The third dream came to me in the Barrens, on the night that we ran out of road. Lukassa—I had her name from that boy’s crying after her—was as much herself as she could be by then: a pretty, gentle, ignorant village girl who had never been anywhere in her life, except dead. She had no memory of that, nor of much else before— neither name, family nor friends, nor that idiot boy still blundering after us, stupid as a rock tumbling downhill. Everything began for her with my voice and the moon.
That night, like a child begging to hear a favorite story again and again in the same words, she asked me to tell her once more how I sang over her and raised her from the river. I said, weary and impatient, “Lukassa, it was only a song an old man taught me long ago. He generally used it in his vegetable garden.”
“I want to know it,” she insisted. “It is my song now, I have a right to know it.” With shy peasant guile she looked sideways at me and added, “I could never be a great wizard like you, but maybe I can learn just a few things.”
“That’s all I know,” I said, “a few things, a few tricks, and it has taken me all my life to learn that much. Be still, I’ll tell you another tale about Zivinaki, who was the king of liars.” I wanted her to sleep quickly and leave me to think what I must do if no third dream came. But it was a long time before she gave up asking me to teach her that song. Stubborn as that boy, really, in her way. It must be a remarkable village.

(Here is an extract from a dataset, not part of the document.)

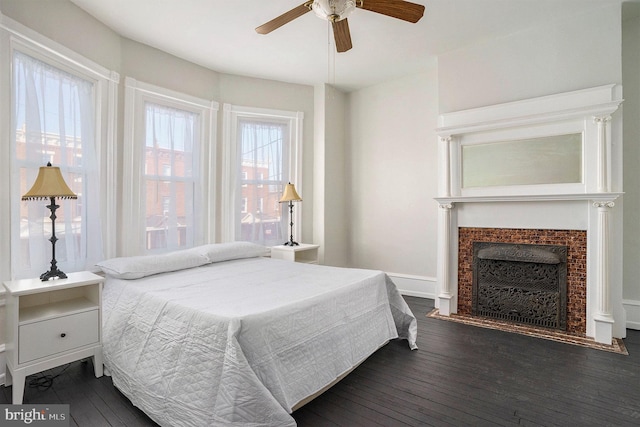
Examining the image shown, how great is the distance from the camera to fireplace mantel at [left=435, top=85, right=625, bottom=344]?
287cm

I did not sleep at all that night, but my friend came to me even so. He rose from the fire as I knelt to feed it: a trembling old man, as scarred and naked as he had first found me. The jewels were gone from his ears—four in the left, three in the right, I remember everything, my friend— the color from his eyes, the braids and the silly little ribbons from his beard. No rings, no robes, no staff; and, most terrible of all, he cast no shadow, neither in the moon nor the firelight. In my country—in what was my country—it is believed that to see a man or woman without a shadow is a sure sign that you will die soon, alone, in a bad place. I believe it myself, though it is nonsense.
But I went to him with joy, trying to put my cloak around him. It fell to the ground, of course, and my arms passed through the shivering image of his body; wherever he was cold, it was not here. I spoke to him then, saying, “Tell me what to do,” and he saw me, but he could not answer. Instead he pointed to where the stars were graying over the blunt, broken-nosed hills of the Northern Barrens. A ribbon of light, green as his eyes had been, leaped from his finger: it fled away across the Barrens, straight on into mountains too far to see clearly even by day. When he lowered his arm and looked at me again, I had to turn away from the pale terror in his face, because it was wrong for me to see even his ghost so. I said, “I will find you. Lal is coming to find you.”